> Dataset records:

▬▬▬▬▬▬▬▬▬▬

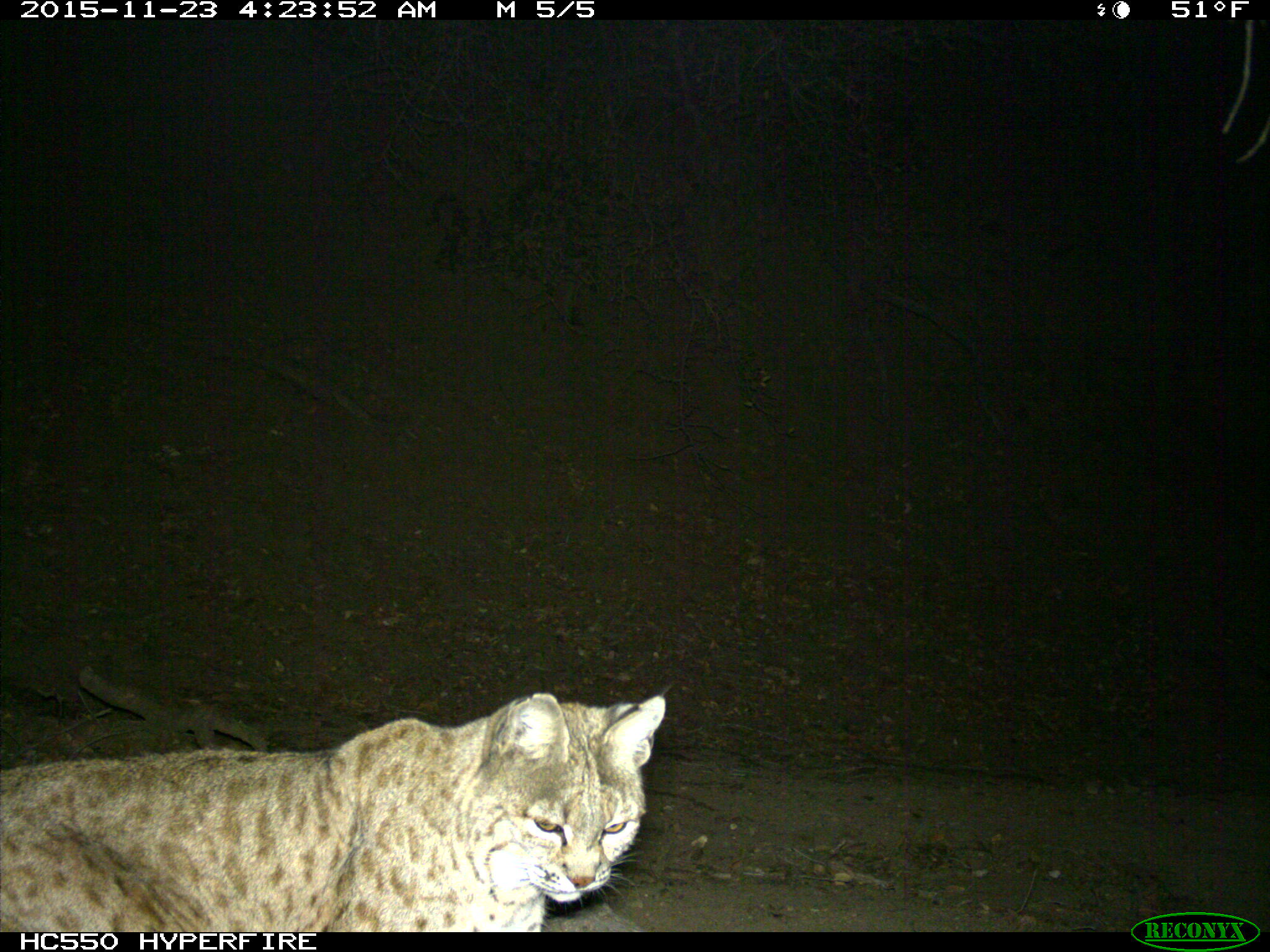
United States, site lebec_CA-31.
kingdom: Animalia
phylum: Chordata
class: Mammalia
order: Carnivora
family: Felidae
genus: Lynx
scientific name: Lynx rufus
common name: bobcat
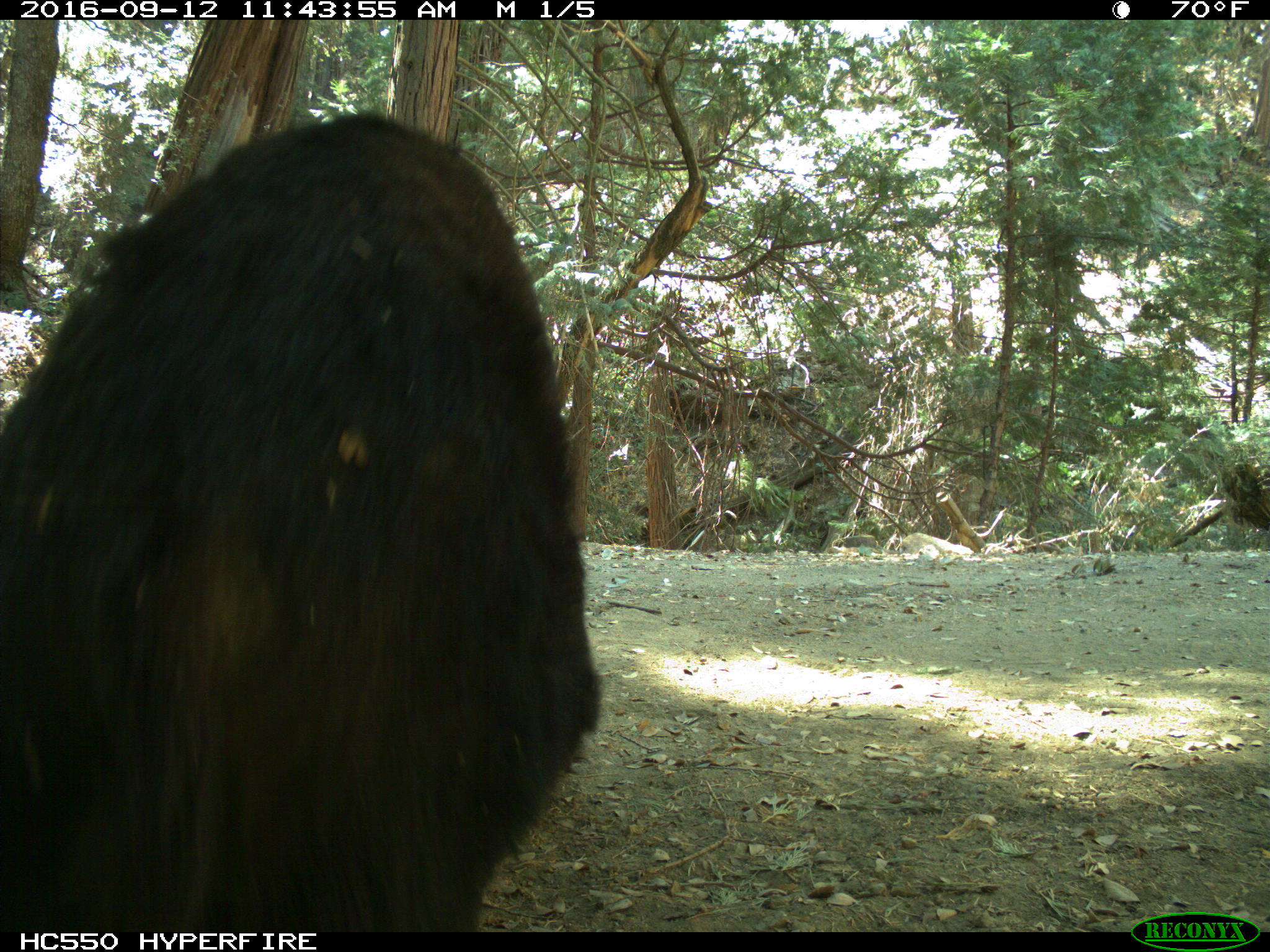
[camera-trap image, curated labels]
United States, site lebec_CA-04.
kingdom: Animalia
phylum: Chordata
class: Mammalia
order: Carnivora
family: Ursidae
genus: Ursus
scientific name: Ursus americanus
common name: american black bear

▬▬▬▬▬▬▬▬▬▬

> Work instruction: Exactly reproduce the lines beginning at the one that contains "genus: Lynx" and ending at the final line of the material, with the pictures left out.

> Your solution:
genus: Lynx
scientific name: Lynx rufus
common name: bobcat
[camera-trap image, curated labels]
United States, site lebec_CA-04.
kingdom: Animalia
phylum: Chordata
class: Mammalia
order: Carnivora
family: Ursidae
genus: Ursus
scientific name: Ursus americanus
common name: american black bear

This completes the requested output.